Author/Authors :
Khan, Asif School of Computer Science and Engineering - University of Electronic Science and Technology of China (UESTC), China , Ping Li ,Jian School of Computer Science and Engineering - University of Electronic Science and Technology of China (UESTC), China , Haq, Amin ul School of Computer Science and Engineering - University of Electronic Science and Technology of China (UESTC), China , Nazir, Shah Department of Computer Science - University of Sawabi, Swabi, KPK, Pakistan , Ahmad,Naeem 3 School of Computer Applications - Madanapalle Institute of Technology and Science, Madanapalle, India , Varish,Naushad 4 Computer Science and Engineering - Koneru Lakshmaiah Education Foundation, KL University, Guntur, India , Malik, Asad School of Information Science and Technology - Southwest Jiaotong University, China , Patel, Sarosh H. Interdisciplinary Robotics - Intelligent Sensing & Control (RISC) Lab - Department of Computer Science & Engineering - School of Engineering University of Bridgeport, Bridgeport, CT, USA
Abstract :
The most common use of robots is to effectively decrease the human’s effort with desirable output.
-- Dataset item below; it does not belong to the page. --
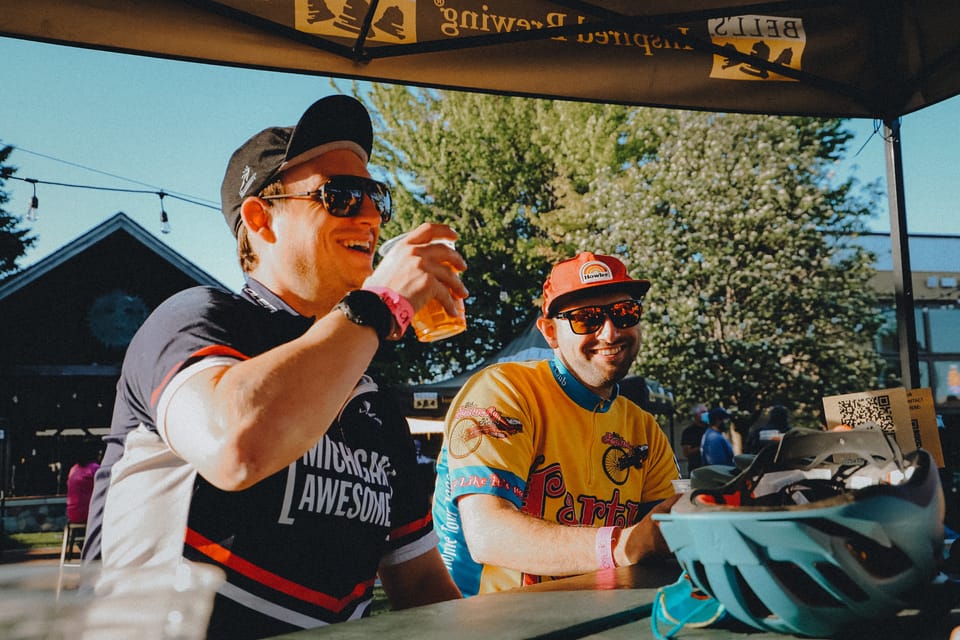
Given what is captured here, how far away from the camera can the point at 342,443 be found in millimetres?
1706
In the human-robot interaction, it is essential for both parties to predict subsequent actions based on their present actions so as to well complete the cooperative work. A lot of effort has been devoted in order to attain cooperative work between human and robot precisely. In case of decision making , it is observed from the previous studies that short-term or midterm forecasting have long time horizon to adjust and react. To address this problem, we suggested a new vision-based interaction model. The suggested model reduces the error amplification problem by applying the prior inputs through their features, which are repossessed by a deep belief network (DBN) though Boltzmann machine (BM) mechanism. Additionally, we present a mechanism to decide the possible outcome (accept or reject). The said mechanism evaluates the model on several datasets. Hence, the systems would be able to capture the related information using the motion of the objects. and it updates this information for verification, tracking, acquisition, and extractions of images in order to adapt the situation. Furthermore, we have suggested an intelligent purifier filter (IPF) and learning algorithm based on vision theories in order to make the proposed approach stronger. Experiments show the higher performance of the proposed model compared to the state-of-the-art methods.